Certaines méthodes de paiement, s’appuyant sur le protocole de chiffrement et d’authentification SSL (secure socket layer), permettent de chiffrer les données et ensuite de demander l’autorisation bancaire en direct. Malgré cette amélioration de la sécurité, rien ne dit que l’acheteur est bien le possesseur de la carte bancaire.
Dans cet article, nous présentons tout d’abord le scénario de commerce électronique, tel qu’il est aujourd’hui ; puis nous citons les problèmes posés par la sécurisation du processus de paiement.

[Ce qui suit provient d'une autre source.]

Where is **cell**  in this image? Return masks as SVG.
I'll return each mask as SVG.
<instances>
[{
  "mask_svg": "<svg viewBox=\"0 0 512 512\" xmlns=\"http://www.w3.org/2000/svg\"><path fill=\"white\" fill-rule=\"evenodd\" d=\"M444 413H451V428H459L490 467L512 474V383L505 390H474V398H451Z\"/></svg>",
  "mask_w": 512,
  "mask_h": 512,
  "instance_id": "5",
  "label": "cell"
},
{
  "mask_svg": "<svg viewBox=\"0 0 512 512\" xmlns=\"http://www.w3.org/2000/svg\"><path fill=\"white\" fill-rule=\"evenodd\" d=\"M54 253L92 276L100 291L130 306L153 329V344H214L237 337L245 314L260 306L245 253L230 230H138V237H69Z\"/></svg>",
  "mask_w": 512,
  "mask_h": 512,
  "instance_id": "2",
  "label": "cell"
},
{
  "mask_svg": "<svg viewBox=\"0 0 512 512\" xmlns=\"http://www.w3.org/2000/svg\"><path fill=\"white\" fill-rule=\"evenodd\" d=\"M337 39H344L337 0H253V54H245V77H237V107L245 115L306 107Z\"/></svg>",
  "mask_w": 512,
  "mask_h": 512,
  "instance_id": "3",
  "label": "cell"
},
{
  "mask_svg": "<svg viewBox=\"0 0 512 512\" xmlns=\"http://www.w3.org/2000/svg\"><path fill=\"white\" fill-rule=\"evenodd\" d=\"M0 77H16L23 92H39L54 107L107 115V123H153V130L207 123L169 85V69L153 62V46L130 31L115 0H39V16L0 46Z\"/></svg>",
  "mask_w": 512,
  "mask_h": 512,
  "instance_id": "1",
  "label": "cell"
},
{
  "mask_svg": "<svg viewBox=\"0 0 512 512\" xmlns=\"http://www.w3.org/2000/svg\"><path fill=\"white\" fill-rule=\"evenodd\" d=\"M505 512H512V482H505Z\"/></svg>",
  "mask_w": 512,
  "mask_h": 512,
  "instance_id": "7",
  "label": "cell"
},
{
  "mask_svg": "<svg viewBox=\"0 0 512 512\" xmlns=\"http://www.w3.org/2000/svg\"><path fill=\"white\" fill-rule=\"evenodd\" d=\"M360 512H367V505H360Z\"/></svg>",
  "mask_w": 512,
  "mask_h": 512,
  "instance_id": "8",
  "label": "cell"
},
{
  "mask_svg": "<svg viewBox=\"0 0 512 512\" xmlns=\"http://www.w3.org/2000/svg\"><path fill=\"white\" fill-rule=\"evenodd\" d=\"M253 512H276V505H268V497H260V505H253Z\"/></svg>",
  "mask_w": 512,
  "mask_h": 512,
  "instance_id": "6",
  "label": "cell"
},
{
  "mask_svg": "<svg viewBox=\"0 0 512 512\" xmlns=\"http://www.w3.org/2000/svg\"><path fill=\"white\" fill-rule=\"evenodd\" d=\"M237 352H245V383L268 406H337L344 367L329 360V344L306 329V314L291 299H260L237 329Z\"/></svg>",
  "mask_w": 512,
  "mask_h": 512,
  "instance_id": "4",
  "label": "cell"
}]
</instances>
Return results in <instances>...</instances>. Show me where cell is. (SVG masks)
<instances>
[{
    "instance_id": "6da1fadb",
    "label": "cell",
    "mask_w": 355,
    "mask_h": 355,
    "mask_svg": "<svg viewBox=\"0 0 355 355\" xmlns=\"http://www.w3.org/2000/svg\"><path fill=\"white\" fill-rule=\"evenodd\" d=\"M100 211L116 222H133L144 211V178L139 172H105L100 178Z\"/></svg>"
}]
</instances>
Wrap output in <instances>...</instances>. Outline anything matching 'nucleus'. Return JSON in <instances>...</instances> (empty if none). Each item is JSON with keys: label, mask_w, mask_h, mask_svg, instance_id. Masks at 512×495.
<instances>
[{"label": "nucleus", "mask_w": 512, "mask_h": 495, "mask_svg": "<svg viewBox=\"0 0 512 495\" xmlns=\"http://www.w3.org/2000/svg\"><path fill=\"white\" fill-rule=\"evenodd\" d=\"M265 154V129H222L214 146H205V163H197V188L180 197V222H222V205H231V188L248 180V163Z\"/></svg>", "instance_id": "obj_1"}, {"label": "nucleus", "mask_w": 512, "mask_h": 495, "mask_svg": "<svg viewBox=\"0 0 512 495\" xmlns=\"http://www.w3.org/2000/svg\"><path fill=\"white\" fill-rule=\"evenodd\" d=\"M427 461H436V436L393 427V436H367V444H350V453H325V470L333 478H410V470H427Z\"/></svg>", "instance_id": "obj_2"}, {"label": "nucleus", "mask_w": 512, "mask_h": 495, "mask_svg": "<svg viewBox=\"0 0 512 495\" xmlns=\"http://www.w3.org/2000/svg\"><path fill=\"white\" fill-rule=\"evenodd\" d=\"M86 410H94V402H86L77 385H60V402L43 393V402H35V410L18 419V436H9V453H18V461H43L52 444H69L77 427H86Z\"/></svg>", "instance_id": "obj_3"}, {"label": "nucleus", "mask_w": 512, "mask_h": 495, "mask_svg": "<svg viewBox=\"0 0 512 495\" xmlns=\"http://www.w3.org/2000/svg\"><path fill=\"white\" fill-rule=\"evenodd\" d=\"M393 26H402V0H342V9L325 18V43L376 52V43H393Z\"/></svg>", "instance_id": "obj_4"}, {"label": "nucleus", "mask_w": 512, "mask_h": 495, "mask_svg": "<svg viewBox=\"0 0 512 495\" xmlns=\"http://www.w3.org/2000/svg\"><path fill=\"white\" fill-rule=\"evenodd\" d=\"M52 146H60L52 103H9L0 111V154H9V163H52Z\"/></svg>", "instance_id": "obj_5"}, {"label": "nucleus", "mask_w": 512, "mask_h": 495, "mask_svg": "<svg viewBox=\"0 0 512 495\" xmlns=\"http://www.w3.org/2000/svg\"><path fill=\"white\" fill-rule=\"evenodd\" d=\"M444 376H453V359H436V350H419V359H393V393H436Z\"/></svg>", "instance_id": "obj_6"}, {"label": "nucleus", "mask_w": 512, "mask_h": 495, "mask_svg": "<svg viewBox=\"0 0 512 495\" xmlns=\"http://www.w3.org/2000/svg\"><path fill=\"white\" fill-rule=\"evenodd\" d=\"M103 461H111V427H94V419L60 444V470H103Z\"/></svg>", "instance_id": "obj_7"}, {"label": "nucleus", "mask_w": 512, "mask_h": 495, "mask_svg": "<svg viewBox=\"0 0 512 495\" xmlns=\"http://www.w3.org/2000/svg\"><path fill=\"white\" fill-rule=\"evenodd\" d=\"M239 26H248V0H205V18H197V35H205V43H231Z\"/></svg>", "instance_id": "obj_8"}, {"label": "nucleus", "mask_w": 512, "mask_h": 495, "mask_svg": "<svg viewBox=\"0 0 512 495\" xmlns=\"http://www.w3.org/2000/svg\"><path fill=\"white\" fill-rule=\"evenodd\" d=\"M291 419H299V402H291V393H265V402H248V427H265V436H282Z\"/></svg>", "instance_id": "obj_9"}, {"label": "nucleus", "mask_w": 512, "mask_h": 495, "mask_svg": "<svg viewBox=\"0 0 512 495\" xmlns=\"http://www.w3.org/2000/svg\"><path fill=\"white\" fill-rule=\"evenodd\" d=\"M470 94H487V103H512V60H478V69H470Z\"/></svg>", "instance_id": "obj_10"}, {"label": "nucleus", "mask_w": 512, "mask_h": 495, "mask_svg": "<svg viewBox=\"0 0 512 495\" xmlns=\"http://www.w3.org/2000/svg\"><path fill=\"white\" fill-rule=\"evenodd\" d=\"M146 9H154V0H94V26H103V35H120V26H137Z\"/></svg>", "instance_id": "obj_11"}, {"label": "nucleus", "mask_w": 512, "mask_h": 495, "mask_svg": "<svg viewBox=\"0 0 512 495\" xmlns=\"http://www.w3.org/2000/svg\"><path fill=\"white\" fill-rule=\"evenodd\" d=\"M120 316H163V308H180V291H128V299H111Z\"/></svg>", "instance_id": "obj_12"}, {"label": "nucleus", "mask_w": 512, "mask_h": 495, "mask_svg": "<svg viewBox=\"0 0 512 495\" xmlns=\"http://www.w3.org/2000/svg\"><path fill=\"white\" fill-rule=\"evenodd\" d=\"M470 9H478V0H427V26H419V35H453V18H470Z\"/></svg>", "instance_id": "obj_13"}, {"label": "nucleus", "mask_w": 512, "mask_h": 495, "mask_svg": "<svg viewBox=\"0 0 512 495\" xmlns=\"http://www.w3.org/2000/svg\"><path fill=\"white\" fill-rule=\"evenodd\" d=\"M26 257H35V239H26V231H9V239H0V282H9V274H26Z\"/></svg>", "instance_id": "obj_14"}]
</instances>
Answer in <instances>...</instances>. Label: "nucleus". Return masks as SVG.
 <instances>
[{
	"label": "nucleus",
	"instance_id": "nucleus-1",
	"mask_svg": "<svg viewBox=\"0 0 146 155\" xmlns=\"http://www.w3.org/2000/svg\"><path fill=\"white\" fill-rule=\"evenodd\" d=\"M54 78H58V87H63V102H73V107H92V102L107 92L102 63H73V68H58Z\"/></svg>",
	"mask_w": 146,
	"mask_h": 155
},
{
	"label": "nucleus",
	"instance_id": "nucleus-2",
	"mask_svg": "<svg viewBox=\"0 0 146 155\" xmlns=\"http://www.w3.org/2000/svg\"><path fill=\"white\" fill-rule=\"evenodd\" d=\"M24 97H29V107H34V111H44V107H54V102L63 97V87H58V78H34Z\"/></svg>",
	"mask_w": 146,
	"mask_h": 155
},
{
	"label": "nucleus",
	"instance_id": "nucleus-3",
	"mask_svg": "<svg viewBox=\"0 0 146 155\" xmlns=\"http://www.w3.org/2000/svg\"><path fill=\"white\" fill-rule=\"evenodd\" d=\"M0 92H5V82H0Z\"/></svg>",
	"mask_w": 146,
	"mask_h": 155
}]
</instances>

De nombreux protocoles ont été mis en œuvre récemment pour apporter une réelle sécurité au paiement sur Internet, comme par exemple « Kleline » soutenu par la Compagnie bancaire, C-SET lancé par le Groupement des cartes bancaires et le protocole SET (secure electronic transaction) parrainé par Visa et MasterCard. C’est ce dernier protocole, actuellement le plus répandu dans le monde, que nous présentons ici.
À fin d’illustration, nous présentons ensuite les solutions logicielles développées par IBM sur la base des spécifications SET et nous évoquons les projets pilotes utilisant ces progiciels.
Nous mentionnons enfin les projets SET utilisant la carte à puce comme moyen d’authentification, notamment en France avec Cyber-COMM.